Reproduce the rows below character for character, from the first line through the line that contains "See the attached", with both of those lines included.
::::
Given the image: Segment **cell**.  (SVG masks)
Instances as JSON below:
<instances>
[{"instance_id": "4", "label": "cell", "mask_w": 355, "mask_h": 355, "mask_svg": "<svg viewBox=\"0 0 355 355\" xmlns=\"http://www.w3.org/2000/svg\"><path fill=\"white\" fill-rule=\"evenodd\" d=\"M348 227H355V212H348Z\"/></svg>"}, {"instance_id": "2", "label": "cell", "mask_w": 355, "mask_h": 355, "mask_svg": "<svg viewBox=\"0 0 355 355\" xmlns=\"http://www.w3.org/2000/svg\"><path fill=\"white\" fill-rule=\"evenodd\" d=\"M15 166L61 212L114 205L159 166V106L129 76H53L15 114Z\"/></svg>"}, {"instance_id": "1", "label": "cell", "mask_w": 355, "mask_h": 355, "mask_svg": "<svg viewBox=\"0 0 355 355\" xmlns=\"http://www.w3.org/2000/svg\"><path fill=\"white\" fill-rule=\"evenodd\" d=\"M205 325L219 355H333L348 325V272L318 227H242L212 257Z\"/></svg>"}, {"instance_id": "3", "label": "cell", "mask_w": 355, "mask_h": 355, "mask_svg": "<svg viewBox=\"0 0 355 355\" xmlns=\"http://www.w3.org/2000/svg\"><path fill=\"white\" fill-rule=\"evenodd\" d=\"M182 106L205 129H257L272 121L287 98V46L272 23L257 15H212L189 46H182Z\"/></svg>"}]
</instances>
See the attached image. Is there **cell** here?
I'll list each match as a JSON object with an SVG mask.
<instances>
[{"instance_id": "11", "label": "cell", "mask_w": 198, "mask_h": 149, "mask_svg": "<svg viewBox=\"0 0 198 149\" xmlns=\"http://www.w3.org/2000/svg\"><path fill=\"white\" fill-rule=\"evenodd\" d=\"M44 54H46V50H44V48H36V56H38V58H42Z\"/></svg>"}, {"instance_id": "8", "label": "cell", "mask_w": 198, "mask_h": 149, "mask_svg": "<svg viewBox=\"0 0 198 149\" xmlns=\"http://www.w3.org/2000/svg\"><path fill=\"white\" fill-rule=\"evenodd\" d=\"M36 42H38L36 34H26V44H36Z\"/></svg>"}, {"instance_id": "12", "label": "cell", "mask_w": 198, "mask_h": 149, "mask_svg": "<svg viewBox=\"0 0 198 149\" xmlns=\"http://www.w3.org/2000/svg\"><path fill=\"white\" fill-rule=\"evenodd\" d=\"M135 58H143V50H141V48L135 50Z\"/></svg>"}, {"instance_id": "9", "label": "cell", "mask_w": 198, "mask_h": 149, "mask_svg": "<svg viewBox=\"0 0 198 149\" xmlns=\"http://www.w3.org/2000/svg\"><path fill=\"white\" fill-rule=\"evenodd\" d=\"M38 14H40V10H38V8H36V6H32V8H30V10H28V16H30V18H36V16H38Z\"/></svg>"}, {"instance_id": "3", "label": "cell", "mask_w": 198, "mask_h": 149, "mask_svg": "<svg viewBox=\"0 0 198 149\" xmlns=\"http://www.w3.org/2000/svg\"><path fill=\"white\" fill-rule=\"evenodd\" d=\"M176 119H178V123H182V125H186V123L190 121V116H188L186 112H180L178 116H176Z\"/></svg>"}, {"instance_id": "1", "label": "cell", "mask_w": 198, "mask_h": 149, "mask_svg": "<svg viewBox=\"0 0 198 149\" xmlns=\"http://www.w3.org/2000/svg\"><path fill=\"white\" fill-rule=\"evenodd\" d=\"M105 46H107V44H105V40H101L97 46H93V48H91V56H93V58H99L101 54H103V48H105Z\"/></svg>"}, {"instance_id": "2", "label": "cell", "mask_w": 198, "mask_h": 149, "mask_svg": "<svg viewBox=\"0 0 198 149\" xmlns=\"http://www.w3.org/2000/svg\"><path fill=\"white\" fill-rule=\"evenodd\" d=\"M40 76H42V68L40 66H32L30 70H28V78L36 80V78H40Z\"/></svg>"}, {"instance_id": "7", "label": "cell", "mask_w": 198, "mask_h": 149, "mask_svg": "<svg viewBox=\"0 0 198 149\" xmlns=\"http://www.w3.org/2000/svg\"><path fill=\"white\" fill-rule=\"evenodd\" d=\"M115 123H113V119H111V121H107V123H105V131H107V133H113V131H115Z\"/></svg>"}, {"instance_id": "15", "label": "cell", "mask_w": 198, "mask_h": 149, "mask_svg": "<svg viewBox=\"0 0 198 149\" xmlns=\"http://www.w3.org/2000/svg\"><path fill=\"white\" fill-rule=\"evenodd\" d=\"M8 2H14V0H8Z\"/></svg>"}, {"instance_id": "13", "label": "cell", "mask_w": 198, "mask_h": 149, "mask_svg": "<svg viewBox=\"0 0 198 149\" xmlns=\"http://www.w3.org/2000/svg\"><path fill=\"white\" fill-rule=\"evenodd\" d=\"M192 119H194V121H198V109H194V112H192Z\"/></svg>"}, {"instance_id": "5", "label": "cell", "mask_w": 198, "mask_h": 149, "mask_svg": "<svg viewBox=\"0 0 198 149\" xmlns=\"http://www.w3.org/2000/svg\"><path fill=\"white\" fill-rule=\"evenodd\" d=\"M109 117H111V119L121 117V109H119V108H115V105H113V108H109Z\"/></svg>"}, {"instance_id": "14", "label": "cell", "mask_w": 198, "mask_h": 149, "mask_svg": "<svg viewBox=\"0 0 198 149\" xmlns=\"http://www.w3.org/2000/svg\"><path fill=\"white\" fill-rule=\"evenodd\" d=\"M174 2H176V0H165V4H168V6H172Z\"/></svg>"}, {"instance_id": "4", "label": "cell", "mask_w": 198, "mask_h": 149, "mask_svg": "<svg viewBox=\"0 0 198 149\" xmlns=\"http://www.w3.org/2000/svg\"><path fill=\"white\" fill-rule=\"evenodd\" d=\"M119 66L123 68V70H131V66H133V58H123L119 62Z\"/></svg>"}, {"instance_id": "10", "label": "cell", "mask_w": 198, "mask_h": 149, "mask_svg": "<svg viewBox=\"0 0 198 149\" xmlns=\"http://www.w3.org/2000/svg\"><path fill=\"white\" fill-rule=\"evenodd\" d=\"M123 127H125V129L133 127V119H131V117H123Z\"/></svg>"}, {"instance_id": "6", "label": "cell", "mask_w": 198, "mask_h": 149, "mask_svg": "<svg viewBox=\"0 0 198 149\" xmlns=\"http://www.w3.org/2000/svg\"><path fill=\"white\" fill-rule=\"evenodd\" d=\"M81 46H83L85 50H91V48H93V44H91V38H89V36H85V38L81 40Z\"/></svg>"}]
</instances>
::::
EXERCISE SOLUTION:
Given the image: Segment **cell**.  (SVG masks)
Instances as JSON below:
<instances>
[{"instance_id": "4", "label": "cell", "mask_w": 355, "mask_h": 355, "mask_svg": "<svg viewBox=\"0 0 355 355\" xmlns=\"http://www.w3.org/2000/svg\"><path fill=\"white\" fill-rule=\"evenodd\" d=\"M348 227H355V212H348Z\"/></svg>"}, {"instance_id": "2", "label": "cell", "mask_w": 355, "mask_h": 355, "mask_svg": "<svg viewBox=\"0 0 355 355\" xmlns=\"http://www.w3.org/2000/svg\"><path fill=\"white\" fill-rule=\"evenodd\" d=\"M15 166L61 212L114 205L159 166V106L129 76H53L15 114Z\"/></svg>"}, {"instance_id": "1", "label": "cell", "mask_w": 355, "mask_h": 355, "mask_svg": "<svg viewBox=\"0 0 355 355\" xmlns=\"http://www.w3.org/2000/svg\"><path fill=\"white\" fill-rule=\"evenodd\" d=\"M205 325L219 355H333L348 325V272L318 227H242L212 257Z\"/></svg>"}, {"instance_id": "3", "label": "cell", "mask_w": 355, "mask_h": 355, "mask_svg": "<svg viewBox=\"0 0 355 355\" xmlns=\"http://www.w3.org/2000/svg\"><path fill=\"white\" fill-rule=\"evenodd\" d=\"M182 106L205 129H257L272 121L287 98V46L272 23L257 15H212L189 46H182Z\"/></svg>"}]
</instances>
See the attached image. Is there **cell** here?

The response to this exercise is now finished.